Arrogance, Indiscipline Come Down From The Top

Team Infidel

Forum Spin Doctor
Miami Herald
April 9, 2008
Pg. 19
By Leonard Pitts Jr.
Return with me to Abu Ghraib. You remember it. You may not want to, but you do.
The Iraqi prison was the epicenter of an international scandal in 2004 when it was revealed that U.S. soldiers were mistreating detainees, forcing them to stand in stress positions, sexually humiliating them, menacing them with dogs, denying them clothes, dragging them on leashes, threatening them with electrocution.
All of it was captured in photos that shocked the world. One of the most memorable showed then-21-year-old Army private Lynndie England, cigarette poking from a idiotic grin, index fingers cocked like guns as she pointed to the genitals of a naked Iraqi man.
Bloodless legalese
We stared at those images and asked how this could have happened, how American soldiers could have become so degraded and undisciplined, could have wandered so far afield from the moorings of simple, human decency. Many answers were proffered. Mob mentality. Dehumanizing conditions. Lack of oversight.
But as the years have passed, a truer answer has coalesced. Where did these young soldiers get the idea that the rules were suspended, that free rein was given, that they could do whatever they wanted to the men in their custody?
It came from the top.
The latest proof: a recently declassified 2003 memo from John Yoo, then a Justice Department lawyer. The memo, eventually rescinded by Justice, authorized torture as a means of interrogation, a finding that carried the force of law.
Much of the media coverage of the 81-page document has focused on the -- and this word is unavoidably ironic -- bloodless legalese in which Yoo contemplates the permissibility of putting a prisoner's eyes out, slitting his tongue, scalding him with water, dosing him with mind-altering drugs, disfiguring him with acid.
But what is also appalling is Yoo's contention -- repeatedly restated in the memo -- that in time of war the president enjoys virtually unfettered authority over, and is accountable to no one for, the treatment of prisoners.
Presidential authority
Legal scholars have accused Yoo of sloppy reasoning. Eugene Fidell, who teaches military justice at Yale and American universities, told the International Herald Tribune the document was a monument to the ''imperial presidency.'' Yoo disagrees. He calls the memo a ''boilerplate'' defense of presidential authority.
Your humble correspondent doesn't know from legal scholarship. He does know this: Seven years ago when the nation was attacked and Americans wanted to pitch in, wanted to help, wanted to sacrifice, our leaders told us to go shopping. Prop the economy up, they said. Don't worry about the war. Let us handle it. Go shopping.
And we we did. Nor, scared as we were, eager for the illusion of security as we were, did we look too closely or examine too intently the things that were being done in our names.
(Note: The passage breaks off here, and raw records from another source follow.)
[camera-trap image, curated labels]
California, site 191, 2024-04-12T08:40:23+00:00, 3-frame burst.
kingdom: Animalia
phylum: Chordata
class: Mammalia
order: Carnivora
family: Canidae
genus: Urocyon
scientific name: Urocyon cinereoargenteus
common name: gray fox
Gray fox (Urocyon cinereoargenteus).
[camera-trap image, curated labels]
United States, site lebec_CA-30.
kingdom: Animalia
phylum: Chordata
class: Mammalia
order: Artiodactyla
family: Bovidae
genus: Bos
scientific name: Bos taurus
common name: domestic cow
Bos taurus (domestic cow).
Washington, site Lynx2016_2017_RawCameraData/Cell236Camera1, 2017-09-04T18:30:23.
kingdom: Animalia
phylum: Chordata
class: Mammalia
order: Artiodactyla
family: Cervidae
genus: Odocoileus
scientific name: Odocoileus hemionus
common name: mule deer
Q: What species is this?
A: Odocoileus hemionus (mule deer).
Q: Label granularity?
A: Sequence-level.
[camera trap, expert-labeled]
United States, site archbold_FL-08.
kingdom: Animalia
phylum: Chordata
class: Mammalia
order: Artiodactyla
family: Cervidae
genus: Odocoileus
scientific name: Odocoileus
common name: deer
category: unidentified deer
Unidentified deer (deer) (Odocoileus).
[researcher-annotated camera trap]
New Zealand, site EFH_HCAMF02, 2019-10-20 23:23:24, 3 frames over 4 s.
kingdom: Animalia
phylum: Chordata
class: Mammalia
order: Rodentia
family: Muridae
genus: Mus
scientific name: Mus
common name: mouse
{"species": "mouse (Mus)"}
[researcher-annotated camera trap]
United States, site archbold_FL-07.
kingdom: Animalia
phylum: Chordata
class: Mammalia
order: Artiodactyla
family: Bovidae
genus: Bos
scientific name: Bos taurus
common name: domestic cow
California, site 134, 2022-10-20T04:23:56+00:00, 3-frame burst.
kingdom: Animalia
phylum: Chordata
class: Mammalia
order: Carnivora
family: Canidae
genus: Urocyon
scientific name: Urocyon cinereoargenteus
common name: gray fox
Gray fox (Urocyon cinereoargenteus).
We became, many of us, expert at ignoring the screams from behind the curtain, discounting the growing mountain of evidence that things were not as we had been told, brushing off nagging questions about what we have become and how that does not square with what we are supposed to be.
We shopped, and did not fret overmuch about the price of our moral laxity.
Maybe that's because the price is paid in tiny increments of our national honor yet somehow, never by those who most deserve to foot the bill. So that, seven years later, George W. Bush is still president of the United States, Donald Rumsfeld is working on his memoirs, John Yoo is a law professor at UC Berkeley.
But Lynndie England is a single mother, on parole and looking for work, living in a trailer with her folks.